● **What you are asked to do**:
Pull out every line in the records below that contains the word "field", and copy each of those lines unchanged.

● **Task inputs**:

——————————

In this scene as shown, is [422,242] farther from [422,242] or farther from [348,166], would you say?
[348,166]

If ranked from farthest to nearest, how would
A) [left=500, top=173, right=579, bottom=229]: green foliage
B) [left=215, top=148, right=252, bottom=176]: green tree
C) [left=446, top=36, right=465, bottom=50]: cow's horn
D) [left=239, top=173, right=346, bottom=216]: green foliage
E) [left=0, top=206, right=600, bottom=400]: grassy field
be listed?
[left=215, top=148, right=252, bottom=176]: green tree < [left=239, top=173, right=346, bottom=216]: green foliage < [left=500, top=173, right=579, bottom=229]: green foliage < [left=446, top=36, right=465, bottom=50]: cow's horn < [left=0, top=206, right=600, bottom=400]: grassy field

——————————

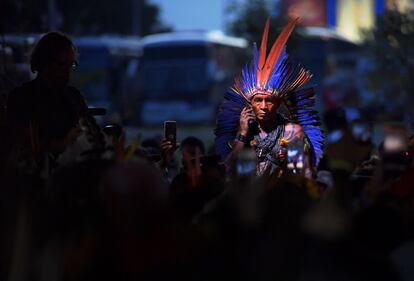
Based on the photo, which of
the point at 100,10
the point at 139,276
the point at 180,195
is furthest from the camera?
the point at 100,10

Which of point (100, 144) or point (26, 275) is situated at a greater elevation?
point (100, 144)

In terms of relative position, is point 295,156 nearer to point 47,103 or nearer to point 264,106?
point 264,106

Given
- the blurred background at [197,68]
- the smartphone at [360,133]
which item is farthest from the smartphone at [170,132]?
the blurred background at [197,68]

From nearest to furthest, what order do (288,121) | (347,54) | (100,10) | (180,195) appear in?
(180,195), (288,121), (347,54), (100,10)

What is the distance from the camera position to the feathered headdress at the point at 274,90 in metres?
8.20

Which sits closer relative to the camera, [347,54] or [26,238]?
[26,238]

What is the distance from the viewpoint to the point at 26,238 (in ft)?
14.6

——————————

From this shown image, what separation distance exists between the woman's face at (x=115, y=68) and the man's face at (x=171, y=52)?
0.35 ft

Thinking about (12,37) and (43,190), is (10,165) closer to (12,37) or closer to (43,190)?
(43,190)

——————————

● **Full output**:
E) [left=0, top=206, right=600, bottom=400]: grassy field
[left=215, top=148, right=252, bottom=176]: green tree < [left=239, top=173, right=346, bottom=216]: green foliage < [left=500, top=173, right=579, bottom=229]: green foliage < [left=446, top=36, right=465, bottom=50]: cow's horn < [left=0, top=206, right=600, bottom=400]: grassy field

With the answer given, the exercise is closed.